El PJ Nacional, que preside Cristina Kirchner y que, debido a su detención domiciliaria lo conducen los vicepresidentes, emitió un duro comunicado contra la sanción de la reforma laboral y, en especial, contra los legisladores peronistas que acompañaron la iniciativa de Javier Milei en el Congreso.
“La aprobación del proyecto de reforma laboral impulsado por el gobierno de Milei y el Fondo Monetario Internacional abre una nueva etapa de precarización y transferencia de riqueza: el pueblo trabajador perderá salario, tiempo y, en consecuencia, salud física y salud mental”, rezó el comunicado emitido en la tarde de este lunes.
La redacción del texto estuvo coordinada y avalada por la ex jefa de Estado que, a través de José Mayans, vicepresidente primero y autoridad con mayor exposición en el partido, sigue de cerca los pormenores del partido. El mensaje no solo cuestiona el contenido del proyecto de ley que fue sancionado la semana pasada, sino que apunta contra los opositores que lo acompañaron con su voto.
“Quienes votaron esta reforma lo hicieron contra la doctrina histórica de nuestro movimiento, contra la justicia social y contra quienes dicen representar”, indicaron en el comunicado, donde también agregaron: “El peronismo nació para ampliar derechos, no para convalidar su eliminación; nació para dignificar el trabajo, no para convertirlo en esclavo”.

En ese sentido, remarcaron que “un representante del pueblo que avala semejante precarización, no expresa al movimiento”, sino que “expresan otros intereses”. “La historia, tarde o temprano, pone las cosas en su lugar. Y también a quienes, por acción u omisión, eligieron estar del lado equivocado”, sostuvieron los dirigentes del partido.

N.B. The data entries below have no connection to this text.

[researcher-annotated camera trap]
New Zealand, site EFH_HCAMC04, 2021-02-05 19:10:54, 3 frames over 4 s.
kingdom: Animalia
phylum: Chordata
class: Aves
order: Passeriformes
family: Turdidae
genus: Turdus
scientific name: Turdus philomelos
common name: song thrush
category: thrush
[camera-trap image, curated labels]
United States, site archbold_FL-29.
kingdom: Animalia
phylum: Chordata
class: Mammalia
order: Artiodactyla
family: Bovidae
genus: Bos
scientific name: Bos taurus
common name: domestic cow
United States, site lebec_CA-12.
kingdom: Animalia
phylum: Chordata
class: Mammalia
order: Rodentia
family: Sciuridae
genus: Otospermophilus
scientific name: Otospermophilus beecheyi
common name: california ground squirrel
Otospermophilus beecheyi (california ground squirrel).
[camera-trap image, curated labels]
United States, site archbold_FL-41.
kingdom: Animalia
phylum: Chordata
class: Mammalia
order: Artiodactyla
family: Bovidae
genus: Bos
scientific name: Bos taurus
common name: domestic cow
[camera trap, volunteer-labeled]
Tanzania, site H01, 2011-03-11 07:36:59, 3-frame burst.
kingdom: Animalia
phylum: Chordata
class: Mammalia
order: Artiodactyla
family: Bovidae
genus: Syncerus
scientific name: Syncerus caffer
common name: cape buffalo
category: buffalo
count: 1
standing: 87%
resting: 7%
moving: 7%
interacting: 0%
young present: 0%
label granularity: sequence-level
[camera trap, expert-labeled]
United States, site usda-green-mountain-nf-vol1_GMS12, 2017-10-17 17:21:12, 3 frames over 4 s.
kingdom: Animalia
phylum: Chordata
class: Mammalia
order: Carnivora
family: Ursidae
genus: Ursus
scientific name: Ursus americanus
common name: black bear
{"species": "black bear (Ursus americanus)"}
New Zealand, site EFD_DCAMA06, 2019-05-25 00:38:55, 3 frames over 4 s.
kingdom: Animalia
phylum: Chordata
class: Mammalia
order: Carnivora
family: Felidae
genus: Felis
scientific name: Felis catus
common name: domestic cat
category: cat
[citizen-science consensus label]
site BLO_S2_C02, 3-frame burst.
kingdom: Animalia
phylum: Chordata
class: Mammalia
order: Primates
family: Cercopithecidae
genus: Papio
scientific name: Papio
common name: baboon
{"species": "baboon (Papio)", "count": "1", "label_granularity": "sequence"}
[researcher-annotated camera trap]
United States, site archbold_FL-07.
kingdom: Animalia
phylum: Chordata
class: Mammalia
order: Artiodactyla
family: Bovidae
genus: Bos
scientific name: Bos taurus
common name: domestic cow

El mensaje está dirigido a los legisladores de Tucumán y Salta que acompañaron la reforma laboral, y a los de Catamarca, que si bien no votaron la iniciativa, dieron quórum para que sea tratada en la Cámara de Diputados, donde recibió la media sanción y la aprobación final.
“El peronismo nació para ampliar derechos, no para convalidar su eliminación; nació para dignificar el trabajo, no para convertirlo en esclavo”, sentenciaron. En esa línea, los dirigentes que integran el partido advirtieron: “La Argentina no necesita menos derechos, necesita más industria, más producción, mejores salarios y un Estado que fortalezca una sociedad más igualitaria”.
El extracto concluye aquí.